Write out every line of the items below as a JSON list of strings, one string per line, leaving out blank lines.
═════ Exercise inputs
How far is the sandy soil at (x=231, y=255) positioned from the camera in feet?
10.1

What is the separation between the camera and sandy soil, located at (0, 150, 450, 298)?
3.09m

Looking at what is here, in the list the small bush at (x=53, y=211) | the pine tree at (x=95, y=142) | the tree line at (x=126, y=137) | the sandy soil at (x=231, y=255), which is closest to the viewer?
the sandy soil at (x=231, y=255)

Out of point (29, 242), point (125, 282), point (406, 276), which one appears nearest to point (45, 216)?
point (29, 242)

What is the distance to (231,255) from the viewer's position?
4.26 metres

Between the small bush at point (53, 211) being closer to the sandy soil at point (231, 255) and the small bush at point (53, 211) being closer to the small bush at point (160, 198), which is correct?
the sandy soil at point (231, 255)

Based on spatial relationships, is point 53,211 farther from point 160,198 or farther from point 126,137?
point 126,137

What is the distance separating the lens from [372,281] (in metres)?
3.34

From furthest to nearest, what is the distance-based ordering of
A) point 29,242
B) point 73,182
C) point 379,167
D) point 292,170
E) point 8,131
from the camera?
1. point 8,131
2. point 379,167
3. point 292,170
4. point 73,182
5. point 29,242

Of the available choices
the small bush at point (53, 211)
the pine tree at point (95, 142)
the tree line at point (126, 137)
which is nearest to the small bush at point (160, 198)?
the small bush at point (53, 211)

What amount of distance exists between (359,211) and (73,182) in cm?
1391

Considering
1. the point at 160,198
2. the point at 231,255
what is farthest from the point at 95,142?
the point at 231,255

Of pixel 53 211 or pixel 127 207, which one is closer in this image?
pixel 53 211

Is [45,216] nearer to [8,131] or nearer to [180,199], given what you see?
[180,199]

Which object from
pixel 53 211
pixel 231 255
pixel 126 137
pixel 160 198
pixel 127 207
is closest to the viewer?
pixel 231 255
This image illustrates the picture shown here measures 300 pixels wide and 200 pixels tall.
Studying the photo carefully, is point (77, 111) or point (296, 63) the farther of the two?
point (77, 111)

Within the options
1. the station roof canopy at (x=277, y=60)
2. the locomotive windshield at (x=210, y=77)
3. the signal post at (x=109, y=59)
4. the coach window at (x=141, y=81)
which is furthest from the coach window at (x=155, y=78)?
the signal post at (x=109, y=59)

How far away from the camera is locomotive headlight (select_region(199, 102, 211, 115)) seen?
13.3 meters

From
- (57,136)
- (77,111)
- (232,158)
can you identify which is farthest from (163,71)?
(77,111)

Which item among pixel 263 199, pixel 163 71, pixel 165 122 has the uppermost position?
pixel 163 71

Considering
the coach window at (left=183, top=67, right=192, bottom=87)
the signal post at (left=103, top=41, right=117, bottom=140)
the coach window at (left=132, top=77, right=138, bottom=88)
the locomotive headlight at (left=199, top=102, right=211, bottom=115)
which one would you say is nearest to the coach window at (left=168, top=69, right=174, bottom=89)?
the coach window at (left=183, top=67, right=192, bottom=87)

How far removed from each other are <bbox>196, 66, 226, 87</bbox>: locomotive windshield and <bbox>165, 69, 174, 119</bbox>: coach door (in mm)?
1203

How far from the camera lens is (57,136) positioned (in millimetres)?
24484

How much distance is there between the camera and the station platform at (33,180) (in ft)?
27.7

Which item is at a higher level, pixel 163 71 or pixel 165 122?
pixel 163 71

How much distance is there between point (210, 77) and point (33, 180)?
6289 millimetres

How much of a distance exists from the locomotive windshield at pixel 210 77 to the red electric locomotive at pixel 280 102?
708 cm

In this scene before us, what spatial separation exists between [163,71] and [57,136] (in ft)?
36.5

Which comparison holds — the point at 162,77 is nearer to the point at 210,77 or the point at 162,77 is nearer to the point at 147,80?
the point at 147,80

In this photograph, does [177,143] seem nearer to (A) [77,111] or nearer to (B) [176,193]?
══════════
> **Result**
[
  "How far is the sandy soil at (x=231, y=255) positioned from the camera in feet?",
  "10.1",
  "What is the separation between the camera and sandy soil, located at (0, 150, 450, 298)?",
  "3.09m",
  "Looking at what is here, in the list the small bush at (x=53, y=211) | the pine tree at (x=95, y=142) | the tree line at (x=126, y=137) | the sandy soil at (x=231, y=255), which is closest to the viewer?",
  "the sandy soil at (x=231, y=255)",
  "Out of point (29, 242), point (125, 282), point (406, 276), which one appears nearest to point (45, 216)?",
  "point (29, 242)",
  "What is the distance to (231,255) from the viewer's position?",
  "4.26 metres",
  "Between the small bush at point (53, 211) being closer to the sandy soil at point (231, 255) and the small bush at point (53, 211) being closer to the small bush at point (160, 198), which is correct?",
  "the sandy soil at point (231, 255)",
  "Based on spatial relationships, is point 53,211 farther from point 160,198 or farther from point 126,137?",
  "point 126,137",
  "What is the distance separating the lens from [372,281] (in metres)?",
  "3.34",
  "From furthest to nearest, what is the distance-based ordering of",
  "A) point 29,242",
  "B) point 73,182",
  "C) point 379,167",
  "D) point 292,170",
  "E) point 8,131",
  "from the camera?",
  "1. point 8,131",
  "2. point 379,167",
  "3. point 292,170",
  "4. point 73,182",
  "5. point 29,242",
  "Of the available choices",
  "the small bush at point (53, 211)",
  "the pine tree at point (95, 142)",
  "the tree line at point (126, 137)",
  "which is nearest to the small bush at point (160, 198)?",
  "the small bush at point (53, 211)",
  "What amount of distance exists between (359,211) and (73,182) in cm?",
  "1391",
  "Considering",
  "1. the point at 160,198",
  "2. the point at 231,255",
  "what is farthest from the point at 95,142?",
  "the point at 231,255",
  "Of pixel 53 211 or pixel 127 207, which one is closer in this image?",
  "pixel 53 211",
  "Is [45,216] nearer to [8,131] or nearer to [180,199], given what you see?",
  "[180,199]",
  "Which object from",
  "pixel 53 211",
  "pixel 231 255",
  "pixel 126 137",
  "pixel 160 198",
  "pixel 127 207",
  "is closest to the viewer?",
  "pixel 231 255",
  "This image illustrates the picture shown here measures 300 pixels wide and 200 pixels tall.",
  "Studying the photo carefully, is point (77, 111) or point (296, 63) the farther of the two?",
  "point (77, 111)",
  "Within the options",
  "1. the station roof canopy at (x=277, y=60)",
  "2. the locomotive windshield at (x=210, y=77)",
  "3. the signal post at (x=109, y=59)",
  "4. the coach window at (x=141, y=81)",
  "which is furthest from the coach window at (x=155, y=78)?",
  "the signal post at (x=109, y=59)",
  "How far away from the camera is locomotive headlight (select_region(199, 102, 211, 115)) seen?",
  "13.3 meters",
  "From",
  "- (57,136)",
  "- (77,111)",
  "- (232,158)",
  "can you identify which is farthest from (163,71)?",
  "(77,111)",
  "Which item among pixel 263 199, pixel 163 71, pixel 165 122 has the uppermost position?",
  "pixel 163 71",
  "Considering",
  "the coach window at (left=183, top=67, right=192, bottom=87)",
  "the signal post at (left=103, top=41, right=117, bottom=140)",
  "the coach window at (left=132, top=77, right=138, bottom=88)",
  "the locomotive headlight at (left=199, top=102, right=211, bottom=115)",
  "which one would you say is nearest to the coach window at (left=168, top=69, right=174, bottom=89)?",
  "the coach window at (left=183, top=67, right=192, bottom=87)",
  "How far removed from each other are <bbox>196, 66, 226, 87</bbox>: locomotive windshield and <bbox>165, 69, 174, 119</bbox>: coach door (in mm)?",
  "1203",
  "How far from the camera lens is (57,136) positioned (in millimetres)?",
  "24484",
  "How much distance is there between the camera and the station platform at (33,180) (in ft)?",
  "27.7",
  "Which item is at a higher level, pixel 163 71 or pixel 165 122?",
  "pixel 163 71",
  "How much distance is there between point (210, 77) and point (33, 180)?",
  "6289 millimetres",
  "How much of a distance exists from the locomotive windshield at pixel 210 77 to the red electric locomotive at pixel 280 102?",
  "708 cm",
  "In this scene before us, what spatial separation exists between [163,71] and [57,136] (in ft)?",
  "36.5",
  "Which comparison holds — the point at 162,77 is nearer to the point at 210,77 or the point at 162,77 is nearer to the point at 147,80?",
  "the point at 147,80",
  "In this photograph, does [177,143] seem nearer to (A) [77,111] or nearer to (B) [176,193]?"
]